# soil temp matters



## old henry (Jan 28, 2013)

Hey folks I found a website last yr ( Illinois Water Surveys) that has hourly soil temp readingsand thought it might help new hunters as well as the professional. We in So Il are bout 8 degrees wamer this time than last yr. It's 41.8 here right now. It ain't gonna be long. I'm predicting mid-late March. Old Henry


----------



## jaybo (Oct 18, 2012)

A bit too soon to tell, but thus so far I'm leaning towards an early year. Up here near Chicago the crocus started sending up shoots about 2 weeks earlier than normal, last year they were 4 weeks early with people finding freak morels the end of March. Here we've had little to no snow here on the south side of Chicago, but we've had three rain storms of 1-2" that probably make up for it.

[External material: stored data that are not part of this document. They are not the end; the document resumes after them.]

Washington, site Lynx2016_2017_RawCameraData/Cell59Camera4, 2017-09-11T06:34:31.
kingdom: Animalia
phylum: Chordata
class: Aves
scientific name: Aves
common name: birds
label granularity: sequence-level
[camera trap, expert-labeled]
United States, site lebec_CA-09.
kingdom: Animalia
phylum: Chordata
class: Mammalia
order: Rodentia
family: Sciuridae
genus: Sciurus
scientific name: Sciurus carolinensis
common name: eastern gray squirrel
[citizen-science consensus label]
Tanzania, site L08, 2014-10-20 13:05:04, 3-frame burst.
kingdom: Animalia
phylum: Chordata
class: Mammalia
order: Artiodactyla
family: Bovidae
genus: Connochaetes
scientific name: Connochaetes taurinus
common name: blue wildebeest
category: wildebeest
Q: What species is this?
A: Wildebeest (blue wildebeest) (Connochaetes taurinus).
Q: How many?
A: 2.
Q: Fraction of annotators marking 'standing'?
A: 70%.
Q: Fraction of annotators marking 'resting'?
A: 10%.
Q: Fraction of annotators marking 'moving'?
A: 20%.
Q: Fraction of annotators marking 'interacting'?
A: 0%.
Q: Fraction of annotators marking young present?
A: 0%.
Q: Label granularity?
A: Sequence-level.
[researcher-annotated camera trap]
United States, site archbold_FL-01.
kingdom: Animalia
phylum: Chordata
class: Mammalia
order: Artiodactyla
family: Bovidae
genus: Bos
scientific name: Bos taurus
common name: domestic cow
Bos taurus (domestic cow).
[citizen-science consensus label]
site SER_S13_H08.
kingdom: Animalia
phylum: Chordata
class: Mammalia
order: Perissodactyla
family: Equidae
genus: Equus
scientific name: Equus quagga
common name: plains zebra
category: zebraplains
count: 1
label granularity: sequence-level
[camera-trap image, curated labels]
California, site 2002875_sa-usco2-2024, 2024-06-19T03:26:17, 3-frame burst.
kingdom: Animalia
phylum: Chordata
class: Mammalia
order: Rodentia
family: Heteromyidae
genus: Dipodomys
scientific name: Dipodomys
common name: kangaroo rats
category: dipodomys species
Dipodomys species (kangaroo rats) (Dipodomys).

My long-term guess is around the second week of April up here, as opposed to the 3rd or 4th in a "normal" year. Much can happen the next 4 seeks, we'll just have to wait and see.


----------



## boone (Dec 6, 2012)

Old Henry and Jaybo,I would like to meet you both,I am always wanting to meet outher shroomers wholikes to hunt like I do.If either of you would want to meet I would be glad to take you out here in Mo.or Ks. we do have some awesome areas here.Please let me know what you think and we also buy mushrooms so if you know anyone who likes to sell them we can work out a deal.Thanks a Lot and God Bless.


----------



## old henry (Jan 28, 2013)

@ Boone how far are you from St. Louis. Old Henry Franklin County Illinois


----------



## boone (Dec 6, 2012)

Im up in the NW part,waayyy on the other side of the state.I see where your at it is in the prime mushroom area,nice.I live in St.Joseph. So that should let you know Im a shroomer.I love to hunt in other areas,learn a lot that way.


----------



## old henry (Jan 28, 2013)

Hey Boone I mostly hunt public ground. Perry Co Ill has alot to offer with lots of re-claimed mine ground full of cottonwood trees. Look up Pyramid State park its near Pickneyville, Ill or try google earth( Boulder Lake) is mainly my best spot by far. My best haul was 58 yellow that filled my spore sack


----------